Muito além do fumo, o tabaco é a matéria prima responsável pelo sustento de muitas famílias do meio rural do Rio Grande do Sul. A vida entre as lavouras é o pano de fundo de gerações e mais gerações que se sucedem no comando das propriedades, aprendendo e evoluindo com o avanço da tecnologia e da economia e se transformando de produtores rurais para verdadeiros empreendedores do campo. Neste especial, contaremos histórias de pessoas que têm nas plantações o cenário não só do trabalho, mas das relações familiares e do crescimento individual.

» DADOS DO EXERCÍCIO:
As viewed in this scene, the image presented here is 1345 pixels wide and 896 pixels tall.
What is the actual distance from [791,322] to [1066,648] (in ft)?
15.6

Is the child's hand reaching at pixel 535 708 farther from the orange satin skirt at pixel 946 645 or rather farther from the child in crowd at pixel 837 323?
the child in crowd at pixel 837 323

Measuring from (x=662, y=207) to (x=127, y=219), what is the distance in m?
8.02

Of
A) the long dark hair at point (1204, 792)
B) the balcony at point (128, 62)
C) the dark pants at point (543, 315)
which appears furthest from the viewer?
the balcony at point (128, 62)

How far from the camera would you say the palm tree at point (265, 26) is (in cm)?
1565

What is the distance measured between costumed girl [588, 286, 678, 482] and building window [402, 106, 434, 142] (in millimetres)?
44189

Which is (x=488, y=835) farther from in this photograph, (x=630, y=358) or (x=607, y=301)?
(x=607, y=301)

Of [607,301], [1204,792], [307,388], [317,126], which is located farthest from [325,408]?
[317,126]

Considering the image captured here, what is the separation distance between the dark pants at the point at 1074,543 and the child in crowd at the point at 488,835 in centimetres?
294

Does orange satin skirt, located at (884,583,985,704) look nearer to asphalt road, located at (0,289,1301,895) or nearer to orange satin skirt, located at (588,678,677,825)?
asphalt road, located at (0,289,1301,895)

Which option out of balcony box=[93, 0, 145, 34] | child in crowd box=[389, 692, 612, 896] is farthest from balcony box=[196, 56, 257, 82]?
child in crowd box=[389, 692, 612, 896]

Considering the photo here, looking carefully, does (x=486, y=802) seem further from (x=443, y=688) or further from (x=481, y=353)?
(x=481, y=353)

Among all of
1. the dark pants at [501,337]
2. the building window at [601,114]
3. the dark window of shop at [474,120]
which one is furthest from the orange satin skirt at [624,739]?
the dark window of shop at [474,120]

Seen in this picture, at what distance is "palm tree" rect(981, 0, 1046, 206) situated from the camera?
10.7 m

» DESAFIOS:
a. Reescreva de forma mais breve o parágrafo do texto sobre o tabaco que começa com "Muito além do fumo", mantendo seus fatos principais.
b. Substitua "palm tree" por "coconut palm" em todas as linhas dos dados do exercício e mantenha todo o resto sem alteração.

» CONJUNTO DE RESPOSTAS:
a. O tabaco sustenta muitas famílias rurais do Rio Grande do Sul. Gerações se sucedem no comando das propriedades e evoluem com a tecnologia e a economia, passando de produtores rurais a empreendedores do campo. O especial contará histórias de pessoas para quem as plantações são cenário de trabalho, de relações familiares e de crescimento individual.

b.
As viewed in this scene, the image presented here is 1345 pixels wide and 896 pixels tall.
What is the actual distance from [791,322] to [1066,648] (in ft)?
15.6

Is the child's hand reaching at pixel 535 708 farther from the orange satin skirt at pixel 946 645 or rather farther from the child in crowd at pixel 837 323?
the child in crowd at pixel 837 323

Measuring from (x=662, y=207) to (x=127, y=219), what is the distance in m?
8.02

Of
A) the long dark hair at point (1204, 792)
B) the balcony at point (128, 62)
C) the dark pants at point (543, 315)
which appears furthest from the viewer?
the balcony at point (128, 62)

How far from the camera would you say the coconut palm at point (265, 26) is (in cm)?
1565

What is the distance measured between costumed girl [588, 286, 678, 482] and building window [402, 106, 434, 142] (in millimetres)?
44189

Which is (x=488, y=835) farther from in this photograph, (x=630, y=358) or (x=607, y=301)?
(x=607, y=301)

Of [607,301], [1204,792], [307,388], [317,126], which is located farthest from [325,408]?
[317,126]

Considering the image captured here, what is the separation distance between the dark pants at the point at 1074,543 and the child in crowd at the point at 488,835 in centimetres?
294

Does orange satin skirt, located at (884,583,985,704) look nearer to asphalt road, located at (0,289,1301,895) or nearer to orange satin skirt, located at (588,678,677,825)?
asphalt road, located at (0,289,1301,895)

Which option out of balcony box=[93, 0, 145, 34] | child in crowd box=[389, 692, 612, 896] is farthest from balcony box=[196, 56, 257, 82]?
child in crowd box=[389, 692, 612, 896]

Considering the photo here, looking carefully, does (x=486, y=802) seem further from (x=443, y=688) or further from (x=481, y=353)?
(x=481, y=353)

Among all of
1. the dark pants at [501,337]
2. the building window at [601,114]
3. the dark window of shop at [474,120]
which one is furthest from the orange satin skirt at [624,739]?
the dark window of shop at [474,120]

Seen in this picture, at what distance is "coconut palm" rect(981, 0, 1046, 206) situated from the camera?
10.7 m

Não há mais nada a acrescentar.